_Texto para leitura_
___

Em síntese, quando lâmpadas, computadores, celulares e outros dispositivos eletrônicos param de funcionar e são jogados no lixo, os minerais ali contidos podem ser reaproveitados para novas aplicações. “Desenvolvendo mecanismos para tratar rejeitos de equipamentos eletrônicos, que possuem terras-raras em grandes quantidades, e procuramos extrair e purificar essas substâncias”, explica Ribeiro.
Recuperadas e reutilizadas
As pesquisas do grupo coordenado por Ribeiro tiveram início em 2018, com financiamento da Fapesp, por meio de um acordo de colaboração entre países latinos e europeus. Naquela época, o grupo focou a recuperação do material a partir de lâmpadas fluorescentes descartadas. Esse tipo de lâmpada funciona a partir da excitação de um gás no interior do tubo, o que gera a luz a partir da emissão de radiação ultravioleta. As terras-raras compõem o pó que reveste os tubos de vidro, e são as responsáveis por converter a radiação UV em luz visível.
“À época, graças ao financiamento da FAPESP, pudemos comprar uma máquina que separa os componentes da lâmpada: o vidro, as partes metálicas e o pó”, conta Ribeiro. O pó normalmente é composto por uma mistura de luminóforos (isto é, substâncias que produzem luz) contendo diferentes terras-raras, como o Európio, o Ítrio e o Térbio. Com o material em mãos, o grupo desenvolveu metodologias para separar as terras-raras do restante dos elementos indesejados.
A primeira etapa dessas metodologias envolve solubilizar o pó em uma mistura líquida. “No caso das lâmpadas, esse pó é bastante insolúvel”, diz o pesquisador. A solução passa por empregar uma combinação específica de diferentes ácidos e agentes complexantes com o objetivo de “sequestrar” seletivamente cada um dos metais. De maneira simplificada, as moléculas dos agentes complexantes se ligam aos componentes das terras-raras, separando-os das substâncias indesejadas.
O processo permitiu ao grupo extrair com sucesso terras-raras a partir das lâmpadas e, uma vez recuperadas, aplicaram seus componentes na produção de novos materiais luminescentes, como filmes finos e cerâmicas, e em sensores ópticos, dispositivos responsáveis por converter luz em sinais eletrônicos.
Bactérias que produzem ácido sulfúrico
Com o sucesso das pesquisas envolvendo lâmpadas fluorescentes, a partir de 2022 o grupo expandiu os estudos para testar a extração de terras-raras a partir de outros materiais. Também desenvolveram uma nova metodologia que envolve a ação de bactérias.
Intitulado “Tesouros no lixo: desenvolvimento de novos materiais e estratégias para extração, recuperação e aplicação de elementos terras-raras em resíduos eletrônicos e da indústria do petróleo”, o projeto é financiado pelo CNPq e tem como pesquisadores, além de Sidney Ribeiro, Elias Paiva Ferreira Neto, Denise Bevilaqua e Douglas F. Franco. Seu objetivo é recuperar terras-raras a partir de material eletrônico descartado, e também a partir de catalisadores da indústria de petróleo, para aplicá-las no desenvolvimento de novos materiais. Para isso, sob a orientação da professora Denise Bevilaqua, também do Instituto de Química da Unesp, os pesquisadores utilizam uma bactéria chamada Acidithiobacillus thiooxidans, conhecida por produzir ácido sulfúrico.

___

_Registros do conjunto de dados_
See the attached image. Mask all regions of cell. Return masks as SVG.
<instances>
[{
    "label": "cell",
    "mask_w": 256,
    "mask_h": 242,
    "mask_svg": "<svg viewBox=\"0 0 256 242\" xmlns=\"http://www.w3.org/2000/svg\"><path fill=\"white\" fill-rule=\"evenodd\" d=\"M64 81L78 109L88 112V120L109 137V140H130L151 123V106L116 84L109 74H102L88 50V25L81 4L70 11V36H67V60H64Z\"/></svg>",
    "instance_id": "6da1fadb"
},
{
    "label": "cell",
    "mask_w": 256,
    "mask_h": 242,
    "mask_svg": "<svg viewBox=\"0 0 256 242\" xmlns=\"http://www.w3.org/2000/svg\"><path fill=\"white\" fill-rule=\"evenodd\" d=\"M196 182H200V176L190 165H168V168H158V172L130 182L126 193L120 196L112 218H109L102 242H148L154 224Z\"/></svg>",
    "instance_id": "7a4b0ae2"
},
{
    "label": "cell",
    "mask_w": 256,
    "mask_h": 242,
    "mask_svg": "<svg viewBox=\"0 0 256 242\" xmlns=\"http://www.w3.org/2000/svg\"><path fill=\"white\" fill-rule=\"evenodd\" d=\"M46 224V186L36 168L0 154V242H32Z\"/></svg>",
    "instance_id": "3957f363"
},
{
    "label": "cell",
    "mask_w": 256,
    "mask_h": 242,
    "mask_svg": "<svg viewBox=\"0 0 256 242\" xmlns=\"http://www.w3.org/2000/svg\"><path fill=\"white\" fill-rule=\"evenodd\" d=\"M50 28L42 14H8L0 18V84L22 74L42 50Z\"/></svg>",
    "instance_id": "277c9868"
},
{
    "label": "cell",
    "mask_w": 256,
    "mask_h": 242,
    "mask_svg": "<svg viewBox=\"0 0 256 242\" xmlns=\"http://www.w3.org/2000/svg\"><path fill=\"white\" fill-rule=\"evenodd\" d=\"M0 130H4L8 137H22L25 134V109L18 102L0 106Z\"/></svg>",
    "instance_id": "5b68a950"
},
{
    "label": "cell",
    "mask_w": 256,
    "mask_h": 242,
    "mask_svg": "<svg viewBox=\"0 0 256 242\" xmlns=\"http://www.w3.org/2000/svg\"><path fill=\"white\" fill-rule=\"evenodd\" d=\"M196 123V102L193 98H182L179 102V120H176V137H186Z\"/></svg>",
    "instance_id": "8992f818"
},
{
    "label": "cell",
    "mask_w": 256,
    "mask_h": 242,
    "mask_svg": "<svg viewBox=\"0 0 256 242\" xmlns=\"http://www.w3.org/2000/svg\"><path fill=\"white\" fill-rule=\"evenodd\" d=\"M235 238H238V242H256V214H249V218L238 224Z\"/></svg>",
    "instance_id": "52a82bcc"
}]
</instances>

___

_Tarefas_
A - Extraia do texto sobre terras-raras, sem nenhuma alteração, o trecho que começa nas palavras "Bactérias que produzem" e termina após "ação de bactérias.".
B - Por favor, reescreva em forma de lista mais curta o parágrafo do texto sobre terras-raras que começa com "A primeira etapa dessas metodologias", mantendo os fatos principais.
Esse material é independente do texto.

_Gabarito_
A -
Bactérias que produzem ácido sulfúrico
Com o sucesso das pesquisas envolvendo lâmpadas fluorescentes, a partir de 2022 o grupo expandiu os estudos para testar a extração de terras-raras a partir de outros materiais. Também desenvolveram uma nova metodologia que envolve a ação de bactérias.

B -
- A primeira etapa é solubilizar o pó em uma mistura líquida.
- No caso das lâmpadas, esse pó é bastante insolúvel.
- A solução é usar uma combinação específica de diferentes ácidos e agentes complexantes para "sequestrar" seletivamente cada metal.
- As moléculas dos agentes complexantes se ligam aos componentes das terras-raras e os separam das substâncias indesejadas.